The article, That Jerk! Venting May Make You Feel Worse, (Link below) cites the results of recent research.
"When encountering stressful events in daily life, venting to a friend about them may not always be helpful, a new study concludes.
The results showed that when people with some traits of perfectionism faced daily setbacks, venting to a friend often made them feel less satisfied about their circumstances than before they talked about it." Later in the article, experts suggest that the results are applicable to all, even non-perfectionists."When encountering stressful events in daily life, venting to a friend about them may not always be helpful, a new study concludes.

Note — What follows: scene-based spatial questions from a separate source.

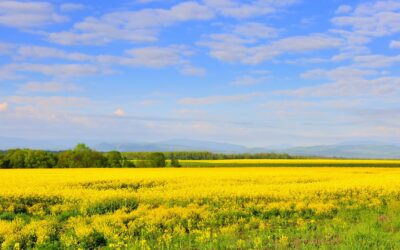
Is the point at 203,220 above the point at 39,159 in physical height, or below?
below

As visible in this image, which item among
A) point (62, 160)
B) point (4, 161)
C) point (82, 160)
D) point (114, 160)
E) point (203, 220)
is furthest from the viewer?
point (114, 160)

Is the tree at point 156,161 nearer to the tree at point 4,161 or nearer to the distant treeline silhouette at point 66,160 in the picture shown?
the distant treeline silhouette at point 66,160

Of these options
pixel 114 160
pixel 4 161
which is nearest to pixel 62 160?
pixel 114 160

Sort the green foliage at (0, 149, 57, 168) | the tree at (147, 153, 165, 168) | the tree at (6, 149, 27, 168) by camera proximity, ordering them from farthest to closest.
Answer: the tree at (147, 153, 165, 168) → the tree at (6, 149, 27, 168) → the green foliage at (0, 149, 57, 168)

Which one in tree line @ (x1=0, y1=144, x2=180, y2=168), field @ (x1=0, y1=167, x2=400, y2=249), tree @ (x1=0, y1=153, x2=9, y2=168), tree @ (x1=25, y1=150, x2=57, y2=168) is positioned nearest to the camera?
field @ (x1=0, y1=167, x2=400, y2=249)

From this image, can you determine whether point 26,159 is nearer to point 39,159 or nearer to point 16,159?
point 16,159

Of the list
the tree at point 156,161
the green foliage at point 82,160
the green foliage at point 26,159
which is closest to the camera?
the green foliage at point 26,159

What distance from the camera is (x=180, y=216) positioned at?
550 inches

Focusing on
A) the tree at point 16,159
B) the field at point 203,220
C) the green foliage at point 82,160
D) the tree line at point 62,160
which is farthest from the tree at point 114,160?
the field at point 203,220

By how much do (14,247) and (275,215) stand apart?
928 centimetres

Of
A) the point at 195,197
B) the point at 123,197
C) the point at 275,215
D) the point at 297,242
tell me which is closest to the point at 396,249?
the point at 297,242

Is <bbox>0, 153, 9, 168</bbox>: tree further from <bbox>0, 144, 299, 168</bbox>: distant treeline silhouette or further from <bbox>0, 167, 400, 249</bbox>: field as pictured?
<bbox>0, 167, 400, 249</bbox>: field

As much as I rely on good research to help me solve problems and stay current, I do object to this research using college students as subjects, reporting results not separated by gender, and then generalizing the findings to all. Most of us know that women often vent to each other and men rarely vent to each other. In my opinion, sometimes venting might help women and sometimes it might not. It depends on how the venting (release of strong feelings) is done: boring, lengthy, detailed, brief, asking for suggestions, direct, rambling, screaming, whining, whispering. To whom you vent is also key. It's up to us to figure out if, how, and to whom we can vent and consequently feel better rather than to follow the researcher's prescription that venting will hinder, not help.
In my opinion, venting doesn't usually help men because they don't usually do it. They are not practiced or comfortable in it. They vent to someone primarily when they're angry, rather than when they're sad, uptight, worried, afraid. Generally they don't release strong feelings other than those on the irritability scale; not even euphoric ones. So of course venting will probably make men even more stressed due to embarrassment, discomfort, role conflict, role reversal, anxiety and all the other stuff that goes along with behaving in ways outside of normal boundaries; in men's case, normal is suppressive of feelings rather than expressive.
Wish one of you smart women out there would push back on me! I could be totally off track.